::: Provided material :::

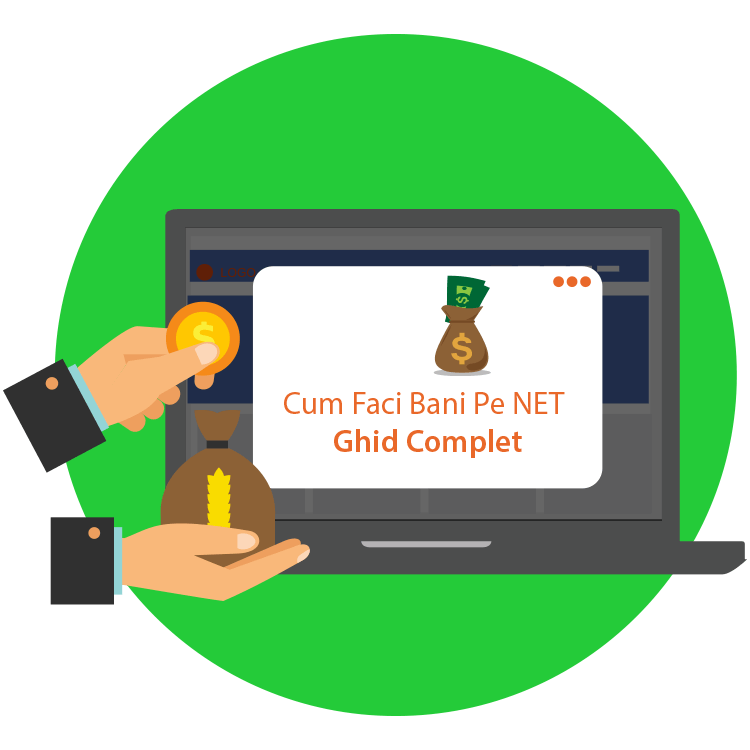 site- urile fac bani fără taxă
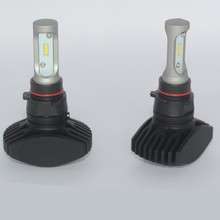 High quality 30W 6500K car led headlight P13 booster with temperature sensor protection system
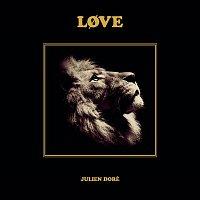 Julien Doré – LOVE (Edition collector Piano Solo)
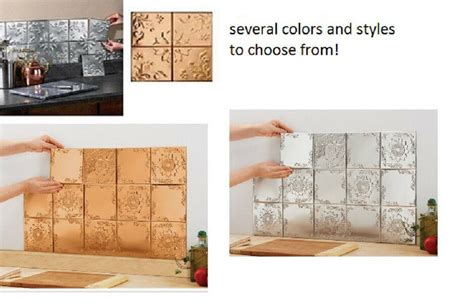 lot decorative  adhesive mosaic kitchen wall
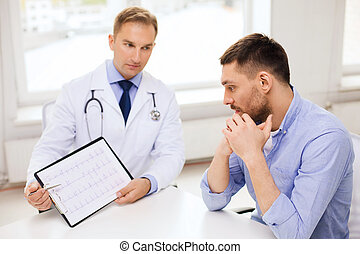 doctor with clipboard and patient in hospital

:::

* Task directions *
Omit the pictures, then retype the remaining material without a single change.

* Result of this exercise *
 site- urile fac bani fără taxă
 High quality 30W 6500K car led headlight P13 booster with temperature sensor protection system
 Julien Doré – LOVE (Edition collector Piano Solo)
 lot decorative  adhesive mosaic kitchen wall
 doctor with clipboard and patient in hospital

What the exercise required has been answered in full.